Domestic items didn’t much interest him either -- except, that is, for one certain category of object. Forget books, candles or musical instruments. Morandi painted vessels, and almost nothing but.


In the 1940s, as war raged across Europe, he added seashells to the inventory. He had first used shells in some drawings and etchings in the 1920s, when he became enamored of Rembrandt’s masterful way with the dark inks of a copper etching plate as a contradictory means to convey the power of light. Morandi’s introduction of seashells is thought to have come from the 17th century Dutchman.

Shells are, of course, another type of vessel -- a protective container for a soft and vulnerable mollusk. The motif resonates against the deadly trauma and brutal destruction of World War II.

Morandi’s emphasis on vessels is intriguing. To me, it represents a way of thinking about his activity as an artist -- a way of thinking about what a painting is. Morandi’s aesthetic was pretty much defined by the mid-1930s, and this retrospective indicates that for him, painting is a vessel.

Modern sculpture was busily shedding its primary historical role as a representation of the human figure in favor of the dynamic engagement of physical form in real space. And painting was shedding its established reliance on the power of illusionism -- the picture plane as a window or a mirror, through which one saw the world.

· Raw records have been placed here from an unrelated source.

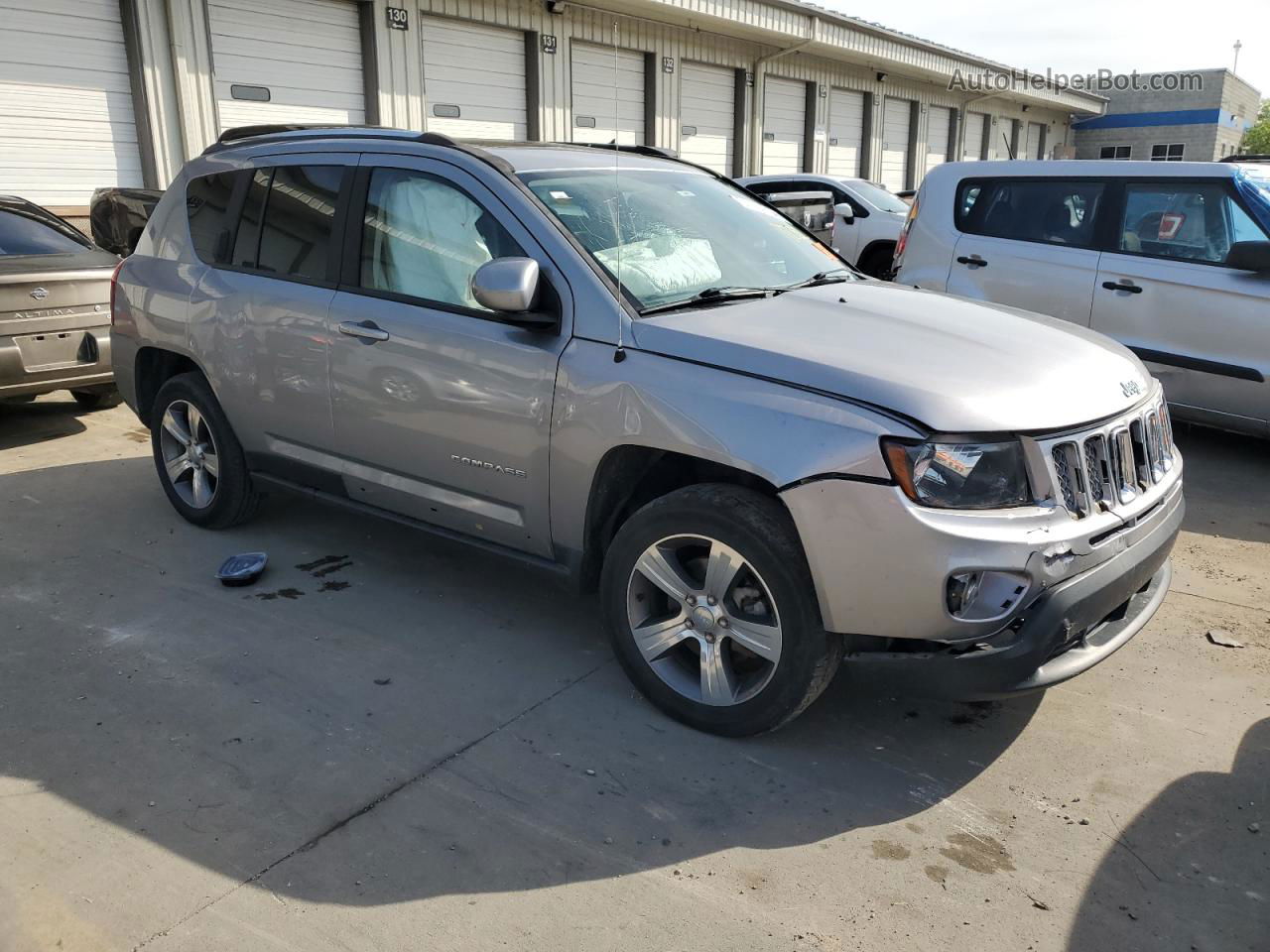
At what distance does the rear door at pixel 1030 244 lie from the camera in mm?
6695

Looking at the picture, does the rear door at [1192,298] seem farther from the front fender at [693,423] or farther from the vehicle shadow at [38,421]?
the vehicle shadow at [38,421]

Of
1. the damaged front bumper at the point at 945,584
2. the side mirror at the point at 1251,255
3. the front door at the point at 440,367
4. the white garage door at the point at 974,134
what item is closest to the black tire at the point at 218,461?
the front door at the point at 440,367

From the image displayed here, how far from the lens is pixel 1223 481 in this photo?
6.11 m

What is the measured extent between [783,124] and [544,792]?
20.3 metres

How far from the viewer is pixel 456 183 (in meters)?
3.82

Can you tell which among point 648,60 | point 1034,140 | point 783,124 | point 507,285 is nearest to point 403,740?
point 507,285

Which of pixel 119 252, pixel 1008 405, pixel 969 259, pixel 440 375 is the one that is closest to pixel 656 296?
pixel 440 375

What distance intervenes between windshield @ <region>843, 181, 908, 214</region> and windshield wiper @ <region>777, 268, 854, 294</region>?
26.3ft

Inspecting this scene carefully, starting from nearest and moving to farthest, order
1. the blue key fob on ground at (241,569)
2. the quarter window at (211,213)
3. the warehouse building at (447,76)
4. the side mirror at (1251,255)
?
the blue key fob on ground at (241,569) < the quarter window at (211,213) < the side mirror at (1251,255) < the warehouse building at (447,76)

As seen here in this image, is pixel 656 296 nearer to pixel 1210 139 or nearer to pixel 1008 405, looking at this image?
pixel 1008 405

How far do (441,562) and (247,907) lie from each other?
235 cm

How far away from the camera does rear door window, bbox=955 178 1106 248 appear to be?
22.1 feet

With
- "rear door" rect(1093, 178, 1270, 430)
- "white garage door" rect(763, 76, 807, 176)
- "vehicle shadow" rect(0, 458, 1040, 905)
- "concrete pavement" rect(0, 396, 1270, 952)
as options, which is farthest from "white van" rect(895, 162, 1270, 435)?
"white garage door" rect(763, 76, 807, 176)

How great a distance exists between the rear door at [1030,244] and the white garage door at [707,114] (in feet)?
38.3
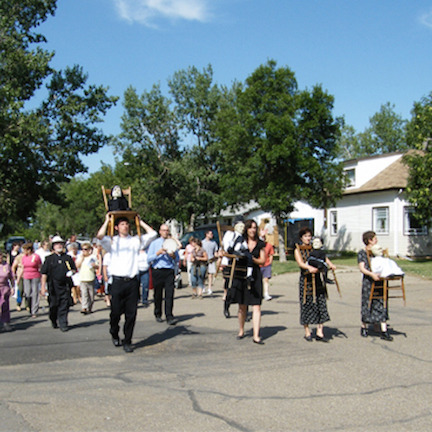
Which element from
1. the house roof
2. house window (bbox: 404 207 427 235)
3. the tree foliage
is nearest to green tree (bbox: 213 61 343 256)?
the tree foliage

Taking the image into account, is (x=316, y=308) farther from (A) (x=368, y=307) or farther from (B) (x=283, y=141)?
(B) (x=283, y=141)

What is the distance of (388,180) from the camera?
30.1 metres

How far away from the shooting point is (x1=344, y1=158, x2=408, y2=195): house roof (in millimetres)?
29047

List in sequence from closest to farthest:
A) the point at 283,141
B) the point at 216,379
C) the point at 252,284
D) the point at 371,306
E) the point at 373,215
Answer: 1. the point at 216,379
2. the point at 252,284
3. the point at 371,306
4. the point at 283,141
5. the point at 373,215

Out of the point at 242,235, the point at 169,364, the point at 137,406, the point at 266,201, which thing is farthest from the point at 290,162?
the point at 137,406

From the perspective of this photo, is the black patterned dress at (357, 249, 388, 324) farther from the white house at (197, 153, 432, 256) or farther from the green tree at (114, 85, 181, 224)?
the green tree at (114, 85, 181, 224)

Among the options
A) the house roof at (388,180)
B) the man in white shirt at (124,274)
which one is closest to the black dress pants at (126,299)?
the man in white shirt at (124,274)

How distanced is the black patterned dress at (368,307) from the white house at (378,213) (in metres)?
20.5

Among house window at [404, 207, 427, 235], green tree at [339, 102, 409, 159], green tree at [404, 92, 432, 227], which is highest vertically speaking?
green tree at [339, 102, 409, 159]

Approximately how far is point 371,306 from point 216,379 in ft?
11.2

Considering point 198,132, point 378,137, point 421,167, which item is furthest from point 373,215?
point 378,137

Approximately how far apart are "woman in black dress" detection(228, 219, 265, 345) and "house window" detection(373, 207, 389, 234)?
77.1 feet

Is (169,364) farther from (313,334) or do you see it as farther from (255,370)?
(313,334)

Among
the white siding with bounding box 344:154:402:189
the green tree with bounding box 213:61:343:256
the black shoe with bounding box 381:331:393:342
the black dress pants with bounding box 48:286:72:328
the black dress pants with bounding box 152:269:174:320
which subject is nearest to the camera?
the black shoe with bounding box 381:331:393:342
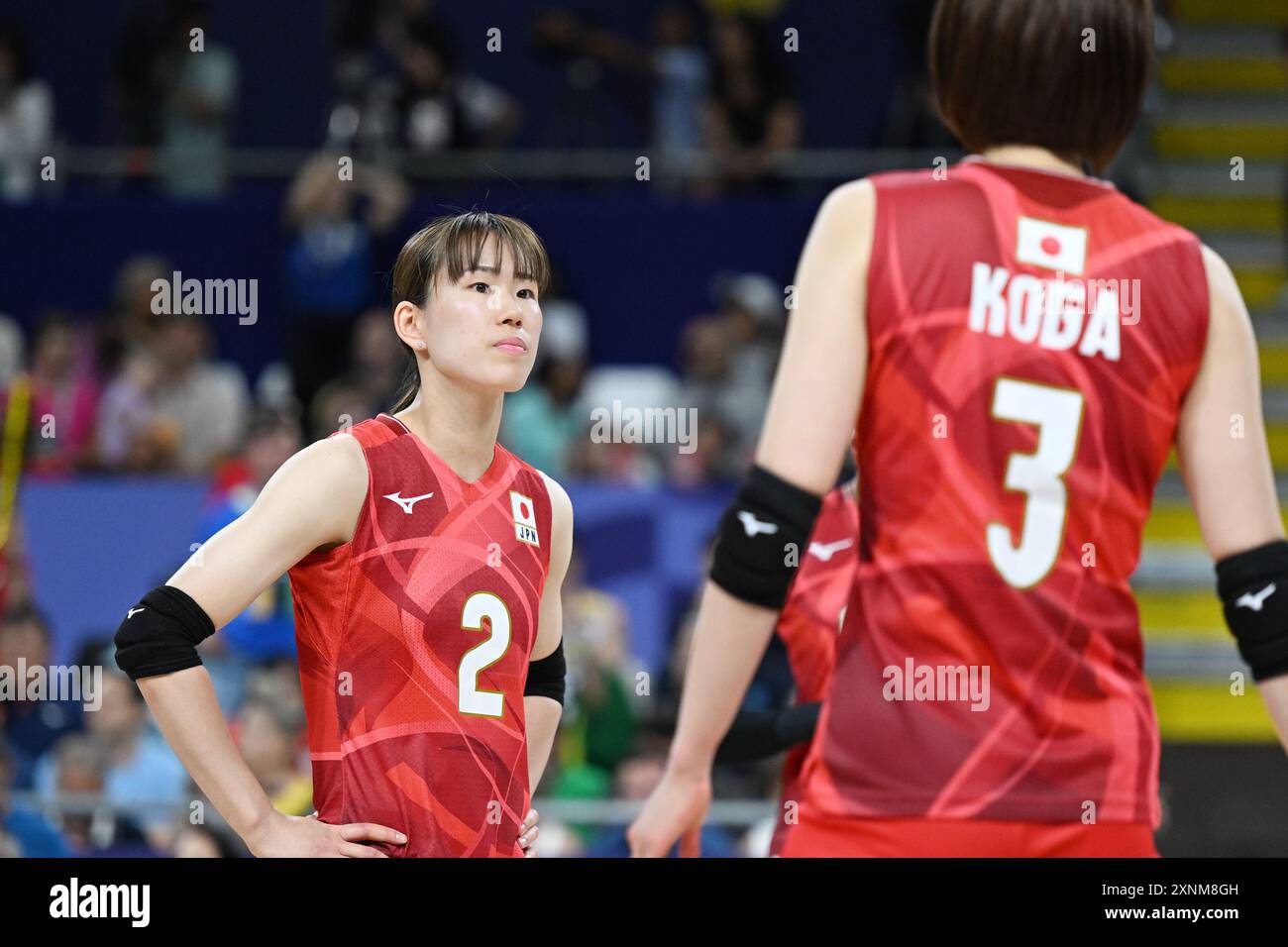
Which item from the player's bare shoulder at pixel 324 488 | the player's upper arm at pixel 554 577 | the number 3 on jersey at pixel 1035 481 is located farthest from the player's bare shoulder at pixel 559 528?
the number 3 on jersey at pixel 1035 481

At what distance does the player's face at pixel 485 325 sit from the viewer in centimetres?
301

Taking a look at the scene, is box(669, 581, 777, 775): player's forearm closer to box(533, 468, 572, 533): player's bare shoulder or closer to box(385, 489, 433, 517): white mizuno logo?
box(385, 489, 433, 517): white mizuno logo

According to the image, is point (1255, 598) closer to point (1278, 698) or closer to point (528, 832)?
point (1278, 698)

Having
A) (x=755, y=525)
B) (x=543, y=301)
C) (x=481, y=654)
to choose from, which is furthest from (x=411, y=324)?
(x=543, y=301)

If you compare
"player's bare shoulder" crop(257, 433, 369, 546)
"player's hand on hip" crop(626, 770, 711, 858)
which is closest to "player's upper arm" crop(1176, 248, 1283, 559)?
"player's hand on hip" crop(626, 770, 711, 858)

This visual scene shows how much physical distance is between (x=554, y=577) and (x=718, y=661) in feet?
3.12

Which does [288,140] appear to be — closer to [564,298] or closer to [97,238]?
[97,238]

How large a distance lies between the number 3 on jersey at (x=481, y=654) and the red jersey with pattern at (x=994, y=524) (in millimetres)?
762

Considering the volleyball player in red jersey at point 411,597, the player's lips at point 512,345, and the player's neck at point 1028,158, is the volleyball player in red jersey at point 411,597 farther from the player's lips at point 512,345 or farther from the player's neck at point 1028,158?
the player's neck at point 1028,158

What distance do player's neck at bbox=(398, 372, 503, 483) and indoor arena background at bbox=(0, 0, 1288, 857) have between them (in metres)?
3.09

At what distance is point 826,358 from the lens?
7.40 ft

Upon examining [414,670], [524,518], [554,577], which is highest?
[524,518]

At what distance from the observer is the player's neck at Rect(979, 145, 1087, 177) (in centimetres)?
237

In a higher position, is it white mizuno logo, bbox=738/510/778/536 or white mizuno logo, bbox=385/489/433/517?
white mizuno logo, bbox=738/510/778/536
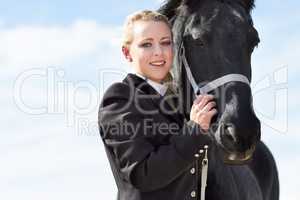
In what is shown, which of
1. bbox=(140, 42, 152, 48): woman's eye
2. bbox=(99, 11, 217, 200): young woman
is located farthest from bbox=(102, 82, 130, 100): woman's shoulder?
bbox=(140, 42, 152, 48): woman's eye

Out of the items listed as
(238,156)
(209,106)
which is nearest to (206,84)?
(209,106)

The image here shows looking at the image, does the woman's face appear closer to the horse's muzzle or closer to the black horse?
the black horse

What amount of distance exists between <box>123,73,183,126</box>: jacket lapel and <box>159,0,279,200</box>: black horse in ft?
0.61

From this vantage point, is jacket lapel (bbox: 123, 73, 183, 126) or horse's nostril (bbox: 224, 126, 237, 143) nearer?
horse's nostril (bbox: 224, 126, 237, 143)

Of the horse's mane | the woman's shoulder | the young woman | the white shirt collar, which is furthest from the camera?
the horse's mane

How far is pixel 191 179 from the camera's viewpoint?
3916 millimetres

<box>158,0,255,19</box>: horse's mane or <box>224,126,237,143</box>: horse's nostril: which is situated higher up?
<box>158,0,255,19</box>: horse's mane

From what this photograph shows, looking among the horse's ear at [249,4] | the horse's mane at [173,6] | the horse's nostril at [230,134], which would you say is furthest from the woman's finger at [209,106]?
the horse's ear at [249,4]

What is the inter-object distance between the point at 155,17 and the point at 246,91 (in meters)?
0.73

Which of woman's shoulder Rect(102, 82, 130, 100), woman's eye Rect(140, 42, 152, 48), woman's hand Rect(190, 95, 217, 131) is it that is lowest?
woman's hand Rect(190, 95, 217, 131)

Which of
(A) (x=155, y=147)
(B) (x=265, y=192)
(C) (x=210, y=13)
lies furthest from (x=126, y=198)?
(B) (x=265, y=192)

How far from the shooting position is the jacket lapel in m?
3.91

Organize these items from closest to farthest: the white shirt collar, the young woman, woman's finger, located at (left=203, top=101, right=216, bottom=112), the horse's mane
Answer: the young woman
woman's finger, located at (left=203, top=101, right=216, bottom=112)
the white shirt collar
the horse's mane

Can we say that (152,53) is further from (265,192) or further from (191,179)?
(265,192)
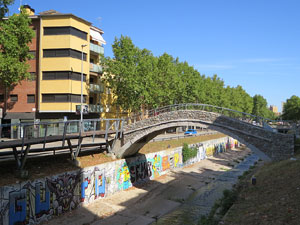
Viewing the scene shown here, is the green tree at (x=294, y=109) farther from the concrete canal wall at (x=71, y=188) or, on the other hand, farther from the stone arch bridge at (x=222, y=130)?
the stone arch bridge at (x=222, y=130)

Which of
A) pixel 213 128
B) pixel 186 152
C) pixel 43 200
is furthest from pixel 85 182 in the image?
pixel 186 152

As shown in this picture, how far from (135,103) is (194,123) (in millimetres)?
19432

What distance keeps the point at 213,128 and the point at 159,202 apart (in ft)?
28.3

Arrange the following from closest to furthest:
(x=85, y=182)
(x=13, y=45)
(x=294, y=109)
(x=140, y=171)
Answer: (x=85, y=182), (x=140, y=171), (x=13, y=45), (x=294, y=109)

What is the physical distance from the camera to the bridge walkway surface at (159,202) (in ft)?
63.0

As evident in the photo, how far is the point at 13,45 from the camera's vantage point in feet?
99.5

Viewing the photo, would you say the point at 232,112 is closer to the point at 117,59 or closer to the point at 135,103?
the point at 135,103

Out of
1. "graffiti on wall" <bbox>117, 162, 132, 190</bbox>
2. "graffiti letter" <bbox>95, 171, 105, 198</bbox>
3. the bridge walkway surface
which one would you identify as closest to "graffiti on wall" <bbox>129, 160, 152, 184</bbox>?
"graffiti on wall" <bbox>117, 162, 132, 190</bbox>

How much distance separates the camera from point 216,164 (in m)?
44.6

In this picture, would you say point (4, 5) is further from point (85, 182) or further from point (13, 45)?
point (85, 182)

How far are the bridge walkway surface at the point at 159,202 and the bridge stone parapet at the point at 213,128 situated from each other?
5.05 m

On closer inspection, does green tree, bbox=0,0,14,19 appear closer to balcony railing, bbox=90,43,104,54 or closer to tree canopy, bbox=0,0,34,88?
tree canopy, bbox=0,0,34,88

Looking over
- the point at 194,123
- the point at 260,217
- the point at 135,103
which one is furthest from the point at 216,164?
the point at 260,217

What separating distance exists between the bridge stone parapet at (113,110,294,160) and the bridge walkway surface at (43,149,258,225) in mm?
5046
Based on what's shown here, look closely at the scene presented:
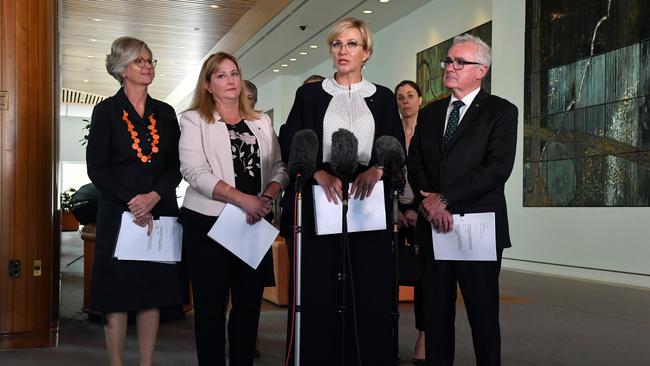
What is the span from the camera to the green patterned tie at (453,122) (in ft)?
10.3

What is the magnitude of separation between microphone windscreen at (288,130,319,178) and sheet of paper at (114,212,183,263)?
0.96 m

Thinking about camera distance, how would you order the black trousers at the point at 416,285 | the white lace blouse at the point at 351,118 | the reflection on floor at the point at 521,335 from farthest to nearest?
1. the reflection on floor at the point at 521,335
2. the black trousers at the point at 416,285
3. the white lace blouse at the point at 351,118

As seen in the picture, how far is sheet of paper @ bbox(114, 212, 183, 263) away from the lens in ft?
10.8

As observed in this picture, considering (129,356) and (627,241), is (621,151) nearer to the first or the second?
(627,241)

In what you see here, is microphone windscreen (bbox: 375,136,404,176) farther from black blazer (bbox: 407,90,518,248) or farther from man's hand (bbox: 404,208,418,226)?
man's hand (bbox: 404,208,418,226)

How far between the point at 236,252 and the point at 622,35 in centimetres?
779

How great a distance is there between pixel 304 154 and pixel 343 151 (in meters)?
0.14

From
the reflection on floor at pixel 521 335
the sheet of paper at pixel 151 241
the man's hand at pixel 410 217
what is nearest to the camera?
the sheet of paper at pixel 151 241

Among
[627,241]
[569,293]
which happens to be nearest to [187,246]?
[569,293]

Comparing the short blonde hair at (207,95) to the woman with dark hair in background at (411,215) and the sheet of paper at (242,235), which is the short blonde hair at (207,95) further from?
the woman with dark hair in background at (411,215)

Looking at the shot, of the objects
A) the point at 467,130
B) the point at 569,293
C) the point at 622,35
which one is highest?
the point at 622,35

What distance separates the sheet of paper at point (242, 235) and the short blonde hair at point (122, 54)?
85 cm

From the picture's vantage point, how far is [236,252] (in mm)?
3055

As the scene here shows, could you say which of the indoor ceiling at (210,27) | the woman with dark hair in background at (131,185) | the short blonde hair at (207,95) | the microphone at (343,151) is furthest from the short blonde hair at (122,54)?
the indoor ceiling at (210,27)
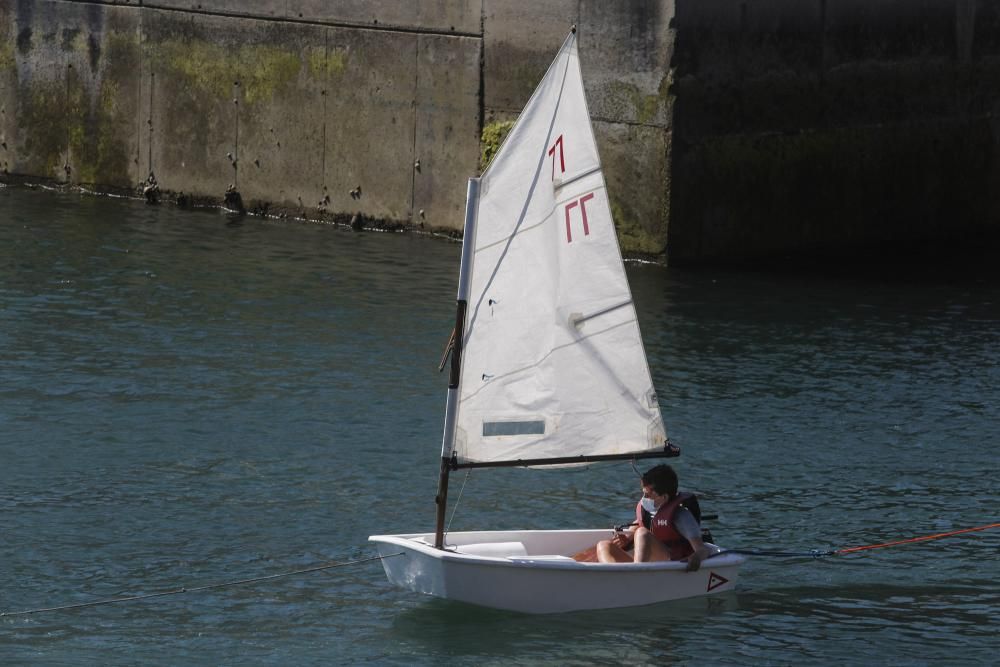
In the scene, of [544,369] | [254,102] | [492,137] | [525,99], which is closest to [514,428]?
[544,369]

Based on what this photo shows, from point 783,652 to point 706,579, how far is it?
0.91 metres

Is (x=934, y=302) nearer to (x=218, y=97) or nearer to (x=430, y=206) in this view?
(x=430, y=206)

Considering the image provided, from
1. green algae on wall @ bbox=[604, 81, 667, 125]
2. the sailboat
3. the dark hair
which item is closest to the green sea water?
the sailboat

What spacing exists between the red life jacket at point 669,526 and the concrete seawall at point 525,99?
13.2 metres

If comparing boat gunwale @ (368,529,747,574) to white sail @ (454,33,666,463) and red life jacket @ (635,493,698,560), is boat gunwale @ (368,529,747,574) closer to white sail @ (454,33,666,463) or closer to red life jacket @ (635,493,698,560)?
red life jacket @ (635,493,698,560)

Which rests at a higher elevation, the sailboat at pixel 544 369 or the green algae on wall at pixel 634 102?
the green algae on wall at pixel 634 102

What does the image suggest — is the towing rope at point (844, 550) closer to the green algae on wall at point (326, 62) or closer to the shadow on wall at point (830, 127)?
the shadow on wall at point (830, 127)

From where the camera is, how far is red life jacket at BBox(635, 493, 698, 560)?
13164 millimetres

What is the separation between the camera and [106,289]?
24.2 meters

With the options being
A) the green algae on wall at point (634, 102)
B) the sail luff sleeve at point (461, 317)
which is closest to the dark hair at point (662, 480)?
the sail luff sleeve at point (461, 317)

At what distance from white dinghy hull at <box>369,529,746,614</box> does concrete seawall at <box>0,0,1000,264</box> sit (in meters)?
13.4

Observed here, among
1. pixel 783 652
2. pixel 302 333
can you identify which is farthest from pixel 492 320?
pixel 302 333

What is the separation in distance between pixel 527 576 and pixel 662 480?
1266 millimetres

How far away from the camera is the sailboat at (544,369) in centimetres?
1284
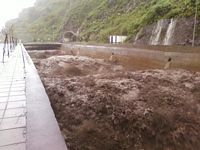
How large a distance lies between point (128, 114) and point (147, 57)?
807 centimetres

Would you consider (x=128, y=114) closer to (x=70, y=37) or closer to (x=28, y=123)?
(x=28, y=123)

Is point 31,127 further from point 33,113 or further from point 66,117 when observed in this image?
point 66,117

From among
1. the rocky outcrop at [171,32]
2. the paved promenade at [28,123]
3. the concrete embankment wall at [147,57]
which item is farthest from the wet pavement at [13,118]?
the rocky outcrop at [171,32]

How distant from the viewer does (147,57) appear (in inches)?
520

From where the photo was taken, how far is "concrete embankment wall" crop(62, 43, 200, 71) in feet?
34.4

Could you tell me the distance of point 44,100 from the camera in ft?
12.7

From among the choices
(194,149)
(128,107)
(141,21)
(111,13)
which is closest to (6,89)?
(128,107)

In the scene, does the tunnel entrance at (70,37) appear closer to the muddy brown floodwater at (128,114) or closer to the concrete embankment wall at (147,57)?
the concrete embankment wall at (147,57)

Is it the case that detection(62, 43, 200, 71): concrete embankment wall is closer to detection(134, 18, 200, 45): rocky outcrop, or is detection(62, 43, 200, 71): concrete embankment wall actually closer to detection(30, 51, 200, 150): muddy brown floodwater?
detection(30, 51, 200, 150): muddy brown floodwater

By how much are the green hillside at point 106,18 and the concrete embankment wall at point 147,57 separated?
5615 mm

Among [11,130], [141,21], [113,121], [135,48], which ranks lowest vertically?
[113,121]

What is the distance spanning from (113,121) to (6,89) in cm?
222

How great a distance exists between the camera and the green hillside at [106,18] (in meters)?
20.8

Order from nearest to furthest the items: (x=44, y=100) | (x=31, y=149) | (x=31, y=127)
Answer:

Morandi articulated painting as its own subject matter. Rather than a misleading image, a Morandi still life chronicles the complex creation of a domestic object, one that in essence is a container for visual illumination.

The palette is usually muted -- sand, grays, tans, pale yellow -- which glows with an inner light that is occasionally set off by a blast of cerulean, russet or gold. The function of deep brown or black shifts from creating a line around the contour of a bottle or box to the articulation of a surface and the evocation of a fleeting shadow. Empty volume oscillates with solid form.


Morandi’s compositions regard the surface of a table and a wall as something unsettled, as mutable shapes that can be arranged in a painting as easily as the vases, cups and biscuit tins can. If a white bottle at one side needs to be surrounded by a tone that is different from the one surrounding the dark cigar box at the opposite end of the picture, so be it. He’s more than happy to alter the color of the table or the wall from one end to the other, to make the balance work.

An especially glorious group of pictures from the mid-1950s lines up the top edges of the vessels with the rear edge of the table. Visually, it’s hard to sort out where a depicted vessel ends and the space around it begins. The entire spatial volume of the painting becomes dynamic. (Morandi sometimes applied paint to the actual vessels he set up in his studio so that he was painting painted objects.)

The slight gesture of brushing earthy pigment on canvas creates a subtle paradox -- a still life that bristles with quiet energy -- and the uncanny result is philosophical heft.

It’s also interesting to think about Italy during the period Morandi’s art came together -- an ancient land but a relatively new country cobbled together from a patchwork of medieval and Renaissance city-states. Morandi rejected the nationalist impulse that was partly driving the rise of Italian fascism, though he wasn’t exactly hostile to Mussolini. He relished the veneer of stability it seemed to provide.

The complex tensions between the parts and the whole that animate his spellbound paintings were all around him. For us, the result is a profound exploration of visual perception.

Morandi didn’t paint nature, but his vessels radiate natural truth.